This question is rather abstract and not necessarily tied to tensorflow or keras. Say that you want to train a language model, and you want to use inputs of different sizes for your LSTMs. Particularly, I'm following this paper: https://www.researchgate.net/publication/317379370_A_Neural_Language_Model_for_Query_Auto-Completion.
The authors use, among other things, word embeddings and one-hot encoding of characters. Most likely, the dimensions of each of these inputs are different. Now, to feed that into a network, I see a few alternatives but I'm sure I'm missing something and I would like to know how it should be done.
Create a 3D tensor of shape (instances, 2, max(embeddings,characters)). That is, padding the smaller input with 0s.
Create a 3D tensor of shape (instances, embeddings+characters, 1)). That is, concatenating inputs.
It looks to me that both alternatives are bad for efficiently training the model. So, what's the best way to approach this? I see the authors use an embedding layer for this purpose, but technically, what does that mean?
EDIT
Here are more details. Let's call these inputs X (character-level input) and E (word-level input). On each character of a sequence (a text), I compute x, e and y, the label.
x: character one-hot encoding. My character index is of size 38, so this is a vector filled with 37 zeros and one 1.
e: precomputed word embedding of dimension 200. If the character is a space, I fetch the word embedding of the previous word in the sequence, Otherwise, I assign the vector for incomplete word (INC, also of size 200). Real example with the sequence "red car": r>INC, e>INC, d>INC, _>embeddings["red"], c>INC, a>INC, r>INC.

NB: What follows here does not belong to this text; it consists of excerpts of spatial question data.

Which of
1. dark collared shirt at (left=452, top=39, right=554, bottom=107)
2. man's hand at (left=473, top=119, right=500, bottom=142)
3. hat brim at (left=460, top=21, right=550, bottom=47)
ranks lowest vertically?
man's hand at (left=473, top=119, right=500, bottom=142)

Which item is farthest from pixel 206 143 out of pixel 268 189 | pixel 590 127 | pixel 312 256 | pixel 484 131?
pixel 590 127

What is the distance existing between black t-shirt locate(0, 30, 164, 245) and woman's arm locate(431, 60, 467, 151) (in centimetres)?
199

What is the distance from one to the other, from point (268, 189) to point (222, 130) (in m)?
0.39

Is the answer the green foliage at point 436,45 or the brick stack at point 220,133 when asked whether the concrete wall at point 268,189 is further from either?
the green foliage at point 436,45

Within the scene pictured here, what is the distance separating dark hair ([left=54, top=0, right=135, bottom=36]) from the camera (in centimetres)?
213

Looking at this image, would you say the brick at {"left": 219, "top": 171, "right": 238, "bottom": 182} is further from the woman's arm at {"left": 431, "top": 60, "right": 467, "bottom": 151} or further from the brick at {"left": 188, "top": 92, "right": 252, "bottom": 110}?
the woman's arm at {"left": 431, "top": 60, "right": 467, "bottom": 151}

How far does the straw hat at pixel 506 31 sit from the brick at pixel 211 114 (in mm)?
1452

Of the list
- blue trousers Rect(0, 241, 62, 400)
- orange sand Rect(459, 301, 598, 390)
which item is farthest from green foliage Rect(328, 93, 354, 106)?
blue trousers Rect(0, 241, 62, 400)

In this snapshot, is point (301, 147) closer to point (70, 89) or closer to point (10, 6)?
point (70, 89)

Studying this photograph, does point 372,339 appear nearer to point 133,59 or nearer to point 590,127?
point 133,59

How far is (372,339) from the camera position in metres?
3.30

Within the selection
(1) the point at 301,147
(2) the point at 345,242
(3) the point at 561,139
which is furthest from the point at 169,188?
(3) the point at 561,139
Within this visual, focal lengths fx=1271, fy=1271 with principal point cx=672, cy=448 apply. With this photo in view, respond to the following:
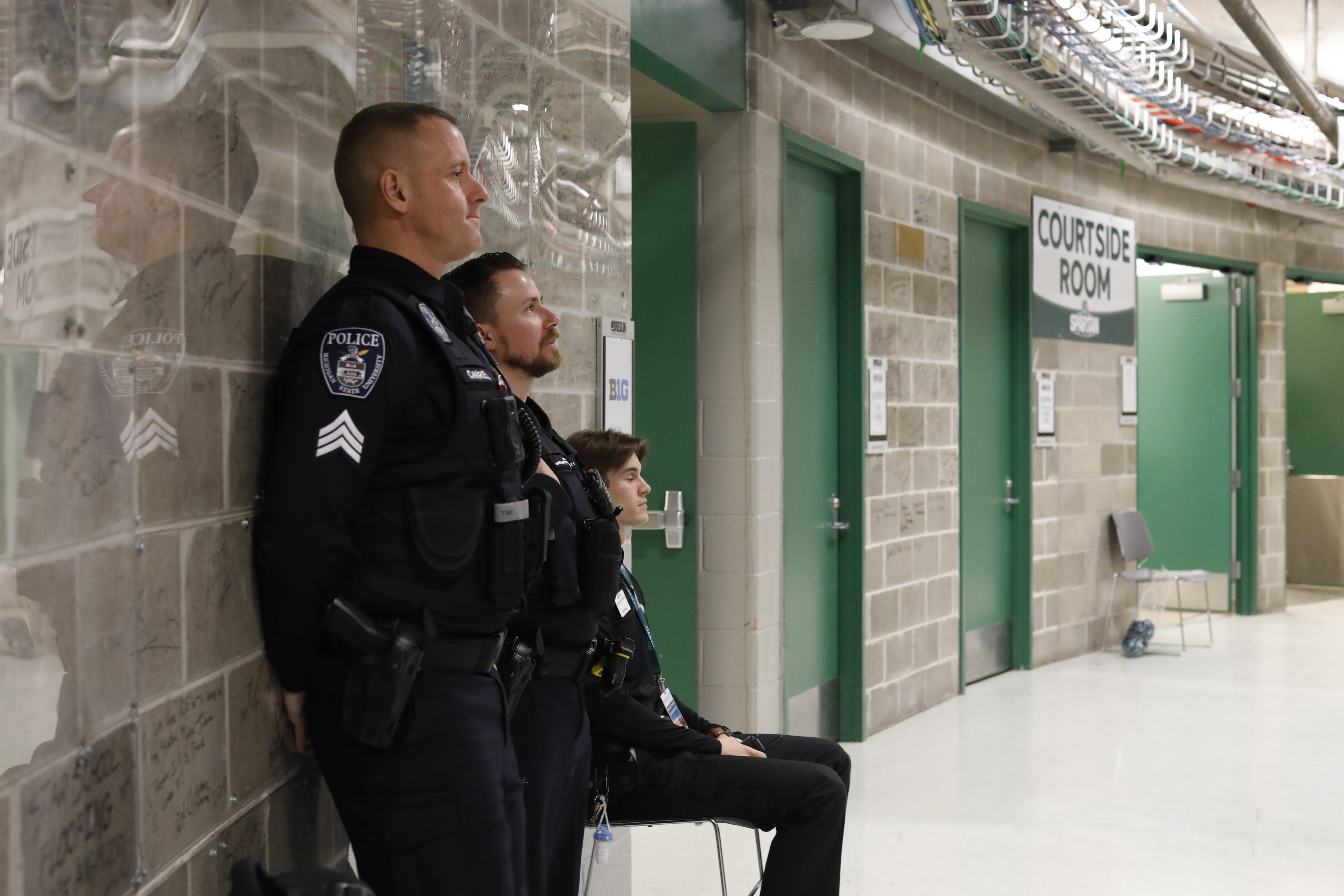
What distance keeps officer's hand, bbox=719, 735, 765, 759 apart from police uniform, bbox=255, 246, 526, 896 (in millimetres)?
1071

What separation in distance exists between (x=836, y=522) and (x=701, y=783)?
2842 millimetres

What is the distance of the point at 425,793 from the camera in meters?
1.79

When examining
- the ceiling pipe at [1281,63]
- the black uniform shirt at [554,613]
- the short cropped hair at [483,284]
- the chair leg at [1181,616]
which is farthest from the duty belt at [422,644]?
the chair leg at [1181,616]

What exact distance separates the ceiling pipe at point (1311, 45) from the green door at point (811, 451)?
9.69 feet

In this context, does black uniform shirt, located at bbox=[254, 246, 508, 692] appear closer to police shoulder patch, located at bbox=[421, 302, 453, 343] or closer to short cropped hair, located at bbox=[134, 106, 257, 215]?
police shoulder patch, located at bbox=[421, 302, 453, 343]

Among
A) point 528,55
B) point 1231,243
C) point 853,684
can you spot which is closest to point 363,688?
point 528,55

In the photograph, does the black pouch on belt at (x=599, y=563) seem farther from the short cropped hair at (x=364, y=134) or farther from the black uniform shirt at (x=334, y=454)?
the short cropped hair at (x=364, y=134)

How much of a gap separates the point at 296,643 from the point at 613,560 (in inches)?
30.6

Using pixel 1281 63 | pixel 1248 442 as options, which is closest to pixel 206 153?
pixel 1281 63

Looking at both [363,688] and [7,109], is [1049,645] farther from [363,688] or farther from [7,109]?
[7,109]

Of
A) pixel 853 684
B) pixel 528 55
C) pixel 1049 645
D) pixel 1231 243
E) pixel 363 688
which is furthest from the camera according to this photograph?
pixel 1231 243

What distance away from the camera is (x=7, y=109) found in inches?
48.7

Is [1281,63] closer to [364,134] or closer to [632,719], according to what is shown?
[632,719]

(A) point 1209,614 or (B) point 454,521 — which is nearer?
(B) point 454,521
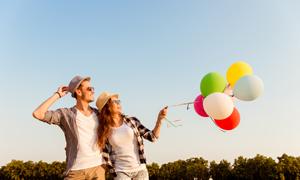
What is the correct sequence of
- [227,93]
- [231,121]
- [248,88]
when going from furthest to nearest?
[227,93] → [231,121] → [248,88]

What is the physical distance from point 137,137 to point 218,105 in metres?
1.54

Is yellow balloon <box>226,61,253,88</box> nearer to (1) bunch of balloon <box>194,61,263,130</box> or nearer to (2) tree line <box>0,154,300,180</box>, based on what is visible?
(1) bunch of balloon <box>194,61,263,130</box>

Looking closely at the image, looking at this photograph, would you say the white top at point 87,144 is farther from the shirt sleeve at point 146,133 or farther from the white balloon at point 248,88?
the white balloon at point 248,88

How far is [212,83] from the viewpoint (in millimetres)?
7492

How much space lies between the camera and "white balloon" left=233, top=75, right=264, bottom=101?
6988 millimetres

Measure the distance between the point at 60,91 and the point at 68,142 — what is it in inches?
27.0

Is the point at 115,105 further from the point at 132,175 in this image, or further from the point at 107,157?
the point at 132,175

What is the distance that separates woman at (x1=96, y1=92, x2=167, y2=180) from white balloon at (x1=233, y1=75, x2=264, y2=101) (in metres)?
1.96

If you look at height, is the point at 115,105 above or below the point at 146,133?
above

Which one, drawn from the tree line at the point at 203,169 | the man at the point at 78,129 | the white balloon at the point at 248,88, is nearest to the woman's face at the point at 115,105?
the man at the point at 78,129

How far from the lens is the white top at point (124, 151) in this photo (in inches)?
231

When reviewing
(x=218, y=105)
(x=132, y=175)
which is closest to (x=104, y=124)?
(x=132, y=175)

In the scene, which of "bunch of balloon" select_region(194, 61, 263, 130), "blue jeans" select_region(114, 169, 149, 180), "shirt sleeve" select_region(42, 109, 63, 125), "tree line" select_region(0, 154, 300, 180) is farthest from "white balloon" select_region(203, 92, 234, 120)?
"tree line" select_region(0, 154, 300, 180)

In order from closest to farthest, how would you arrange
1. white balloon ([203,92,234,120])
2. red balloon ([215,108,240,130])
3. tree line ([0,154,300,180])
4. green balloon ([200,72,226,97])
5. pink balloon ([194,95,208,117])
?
white balloon ([203,92,234,120]), red balloon ([215,108,240,130]), green balloon ([200,72,226,97]), pink balloon ([194,95,208,117]), tree line ([0,154,300,180])
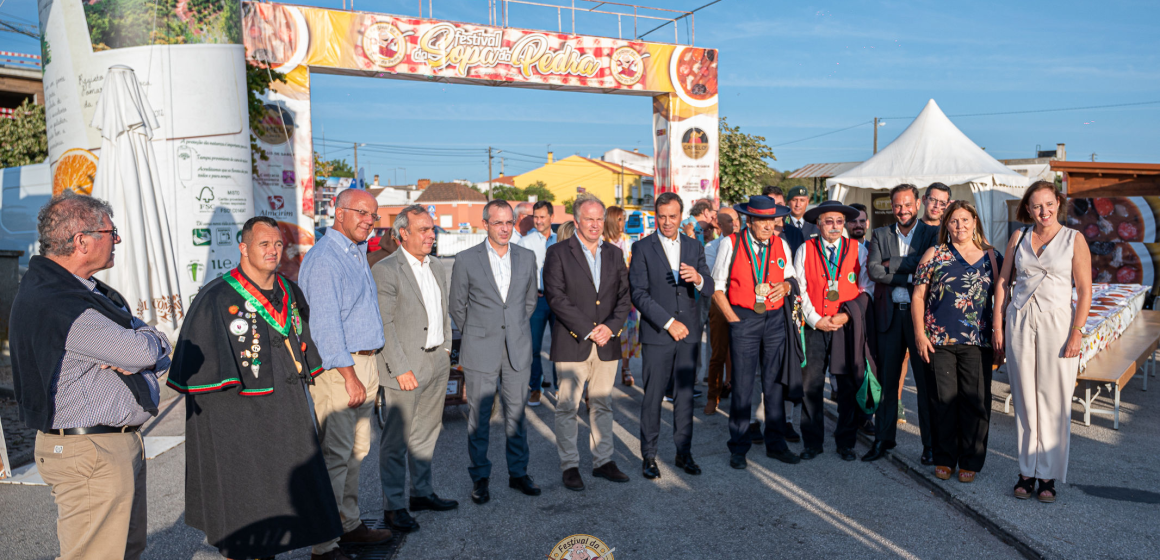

y: the label to be predicted, which is the next character, one-hot encoded. This output is of the same dimension as x because it uses the same character index. In the example above, for "r", y is the one-hot encoding of "e".
According to keras documentation, the padding idea seems to be the one. There is the masking parameter in the embedding layer, that will make keras skip these values instead of processing them. In theory, you don't lose that much performance. If the library is well built, the skipping is actually skipping extra processing.
You just need to take care not to attribute the value zero to any other character, not even spaces or unknown words.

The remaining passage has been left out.